▶ EXCERTO DO TEXTO
-----
“A nossa responsabilidade social sempre foi uma manifestação dos valores do meu avô”



O Grupo Nabeiro lidera o ranking das empresas mais responsáveis em Portugal. Em entrevista à Green Savers, Rita Nabeiro garante que a responsabilidade social “sempre foi uma manifestação
dos valores” do seu avô, Rui Nabeiro, e que, “sendo o Grupo Nabeiro uma empresa familiar, esses valores estão presentes na família, mas atravessam toda a organização, desde colaboradores, a clientes e parceiros”.
A Administradora Executiva do Grupo Nabeiro e CEO da Adega Mayor afirma que o primeiro lugar num ranking de 100 do Merco é o resultado de “uma estratégia de desenvolvimento do negócio
e do investimento na nossa atuação e no nosso compromisso com a sustentabilidade”, mas é um trabalho “infinito que nunca se pode dar como concluído ou garantido”.

Que atributos precisa ter uma empresa para merecer qualificar-se como socialmente responsável?

Sabemos que, tal como não existem pessoas perfeitas, também não existem empresas
perfeitas. Por isso, é importante ter um olhar crítico e constante sobre as nossas organizações, onde a responsabilidade social deve fazer parte da cultura empresarial, mas mais do que isso, ser
um compromisso a longo prazo. Trata-se de um processo de melhoria contínua, na sua relação com os colaboradores, a comunidade e os parceiros e deve ser adequada ao setor e à dimensão da empresa. Como empresas, temos a obrigação de entender o nosso papel, e de saber que não nos podemos desprender da nossa responsabilidade enquanto agentes de mudança e de impacto. Mais do que estarmos única e exclusivamente virados para dentro, temos de ter uma postura virada para a comunidade, interna e externa, e estar cientes dos impactos e das externalidades da nossa atividade.

Torna-se fundamental desenvolver estratégias e soluções que visem uma aplicação socialmente correta, ambientalmente sustentável e, como seria de esperar, economicamente viável. Esta sempre foi a postura do Grupo Nabeiro e, por isso, a responsabilidade social é um valor prioritário dentro da organização. Encaramo-la de forma abrangente, não só através da implementação de ações e iniciativas, como também partimos de uma premissa que se traduz na adoção de boas práticas, desde sempre, de dentro
para fora.

Uma empresa responsável preocupa-se em neutralizar os impactos negativos da sua atividade. De que forma é que o Grupo Nabeiro o faz?

Sem o compromisso das empresas e dos seus líderes nunca será possível atingir
um desenvolvimento sustentável. A sua contribuição é crucial para mitigar coletivamente
o impacto no planeta, seja através da redução e neutralização da sua atividade, seja através da adoção de práticas consideradas regenerativas. Só assim será possível atingir as metas do Acordo de Paris, do Pacto Ecológico Europeu e da recente Lei do Clima em Portugal, rumo à neutralidade carbónica, assim como contribuir para os 17 Objetivos de Desenvolvimento Sustentável, muito embora saibamos que o mundo está muito longe de conseguir cumprir os seus compromissos.
-----
▶ ENUNCIADO DA TAREFA 1
Transcreva o trecho da entrevista sobre o Grupo Nabeiro que começa nas palavras "O Grupo Nabeiro lidera" e termina depois das palavras "como socialmente responsável?".
▶ ENUNCIADO DA TAREFA 2
Retome a entrevista sobre o Grupo Nabeiro e continue-a logo após a última frase apresentada.
Os registos nada têm a ver com a entrevista.
-----
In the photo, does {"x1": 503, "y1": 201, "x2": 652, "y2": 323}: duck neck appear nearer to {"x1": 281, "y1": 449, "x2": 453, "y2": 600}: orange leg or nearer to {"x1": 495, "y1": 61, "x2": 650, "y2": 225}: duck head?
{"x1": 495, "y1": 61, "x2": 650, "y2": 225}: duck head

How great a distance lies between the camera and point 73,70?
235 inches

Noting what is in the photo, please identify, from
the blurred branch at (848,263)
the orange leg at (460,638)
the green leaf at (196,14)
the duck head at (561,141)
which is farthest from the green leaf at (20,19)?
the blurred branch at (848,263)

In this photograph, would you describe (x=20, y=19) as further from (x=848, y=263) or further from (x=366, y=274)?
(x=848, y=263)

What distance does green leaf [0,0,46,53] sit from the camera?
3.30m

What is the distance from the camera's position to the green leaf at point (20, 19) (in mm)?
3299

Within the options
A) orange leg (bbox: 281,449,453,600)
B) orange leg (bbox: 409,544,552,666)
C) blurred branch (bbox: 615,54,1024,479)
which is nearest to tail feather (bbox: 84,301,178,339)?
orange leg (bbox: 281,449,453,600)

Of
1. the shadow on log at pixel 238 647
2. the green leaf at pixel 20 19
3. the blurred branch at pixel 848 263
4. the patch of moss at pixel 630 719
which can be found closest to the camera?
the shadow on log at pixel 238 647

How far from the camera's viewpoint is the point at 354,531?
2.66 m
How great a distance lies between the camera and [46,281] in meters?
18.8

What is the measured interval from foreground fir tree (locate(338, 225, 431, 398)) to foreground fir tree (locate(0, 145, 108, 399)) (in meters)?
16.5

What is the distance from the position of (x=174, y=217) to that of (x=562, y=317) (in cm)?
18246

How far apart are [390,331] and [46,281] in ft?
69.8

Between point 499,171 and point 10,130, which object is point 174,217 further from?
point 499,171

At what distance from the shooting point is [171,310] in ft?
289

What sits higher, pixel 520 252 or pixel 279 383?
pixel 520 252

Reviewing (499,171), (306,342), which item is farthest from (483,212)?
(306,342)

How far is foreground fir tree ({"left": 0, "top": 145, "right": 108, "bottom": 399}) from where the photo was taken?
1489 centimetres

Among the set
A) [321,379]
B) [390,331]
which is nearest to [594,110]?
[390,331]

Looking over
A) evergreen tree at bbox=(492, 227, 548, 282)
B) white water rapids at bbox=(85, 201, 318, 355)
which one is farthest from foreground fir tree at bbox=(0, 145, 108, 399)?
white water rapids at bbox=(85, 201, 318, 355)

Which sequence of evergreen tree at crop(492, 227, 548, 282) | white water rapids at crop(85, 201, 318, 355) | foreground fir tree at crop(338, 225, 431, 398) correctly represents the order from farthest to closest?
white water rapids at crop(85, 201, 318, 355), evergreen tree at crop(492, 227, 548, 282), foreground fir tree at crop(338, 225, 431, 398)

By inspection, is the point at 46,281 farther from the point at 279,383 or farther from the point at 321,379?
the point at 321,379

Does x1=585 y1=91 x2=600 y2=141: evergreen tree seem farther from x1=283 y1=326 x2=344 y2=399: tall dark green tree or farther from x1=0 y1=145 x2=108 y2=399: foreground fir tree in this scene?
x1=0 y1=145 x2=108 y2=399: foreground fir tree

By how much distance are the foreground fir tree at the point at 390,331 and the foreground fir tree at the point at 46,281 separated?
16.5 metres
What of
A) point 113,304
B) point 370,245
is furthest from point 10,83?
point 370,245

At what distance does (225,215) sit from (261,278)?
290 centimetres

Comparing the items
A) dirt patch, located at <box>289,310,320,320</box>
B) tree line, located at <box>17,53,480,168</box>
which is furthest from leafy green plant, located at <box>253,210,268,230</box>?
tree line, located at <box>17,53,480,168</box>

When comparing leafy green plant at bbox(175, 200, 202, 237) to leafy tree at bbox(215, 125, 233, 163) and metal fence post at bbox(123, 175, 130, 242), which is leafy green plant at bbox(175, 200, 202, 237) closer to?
-----
▶ RESPOSTA 1
O Grupo Nabeiro lidera o ranking das empresas mais responsáveis em Portugal. Em entrevista à Green Savers, Rita Nabeiro garante que a responsabilidade social “sempre foi uma manifestação
dos valores” do seu avô, Rui Nabeiro, e que, “sendo o Grupo Nabeiro uma empresa familiar, esses valores estão presentes na família, mas atravessam toda a organização, desde colaboradores, a clientes e parceiros”.
A Administradora Executiva do Grupo Nabeiro e CEO da Adega Mayor afirma que o primeiro lugar num ranking de 100 do Merco é o resultado de “uma estratégia de desenvolvimento do negócio
e do investimento na nossa atuação e no nosso compromisso com a sustentabilidade”, mas é um trabalho “infinito que nunca se pode dar como concluído ou garantido”.

Que atributos precisa ter uma empresa para merecer qualificar-se como socialmente responsável?

▶ RESPOSTA 2
Desta forma, o Grupo Nabeiro pretende reforçar a sua atuação de forma holística e integrada, através do constante desenvolvimento da nossa estratégia, e da forma como gerimos a nossa cadeia de valor, dentro (pessoas e produtos) e fora da organização (fornecedores e contributo para a comunidade). Procuramos manter e reforçar o nosso compromisso com a minimização dos impactos das nossas atividades e dos
nossos bens e serviços no ciclo de vida dos nossos produtos, tomando medidas que garantem a utilização sustentável dos recursos.

Para nós, é essencial saber onde estamos e onde temos de atuar. Através da avaliação da nossa pegada de carbono, estamos a desenhar uma estratégia de descarbonização passo a passo, que nos permita reduzir o impacto, identificando oportunidades de redução das emissões, bem como investir em aspetos que nos permitam reduzi-las ou eliminá-las.

Neste âmbito, consideramos essencial a aposta contínua na nossa área dedicada à inovação, quer dos
produtos, como dos processos, de forma a repensar, redesenhar e reduzir a nossa pegada. Apostamos em inúmeros projetos com impacto ambiental positivo e integramos organizações que incentivem uma colaboração pré-competitiva e nos permitam trabalhar junto de outras empresas que encaram os mesmos desafios, para que os possamos ultrapassar juntos, de forma mais ágil e adaptada às necessidades da nossa cadeia de valor.

Para o Grupo Nabeiro, os princípios dos critérios ESG e alguns dos seus indicadores atuais encontravam-se já incorporados na nossa estratégia, mesmo antes de aparecer essa sigla.

A nossa visão é integrada e centrada em pilares de atuação estratégicos, entre os quais se destacam as pessoas, a ação climática, a economia circular e a cadeia de fornecimento sustentável.

Na ação climática, estamos a atuar de diferentes formas, entre as quais, a descarbonização da nossa atividade, seja na transição para uma frota de veículos elétricos, na utilização de painéis fotovoltaicos para produção de energia, na utilização de embalagens 100% recicláveis, reutilizáveis ou compostáveis,
na regeneração de ecossistemas, na aposta em agricultura biológica, ou no estímulo da biodiversidade. Na economia circular, estamos a reestruturar processos, produtos e serviços, de forma a promover um uso responsável do plástico. E na cadeia de fornecimento sustentável, através de uma estreita colaboração com diferentes parceiros, para avaliarmos a nossa cadeia de valor (desde a aquisição das matérias-primas, até ao fim de vida do produto). Apesar do caminho percorrido, sentimos que há ainda muito por fazer.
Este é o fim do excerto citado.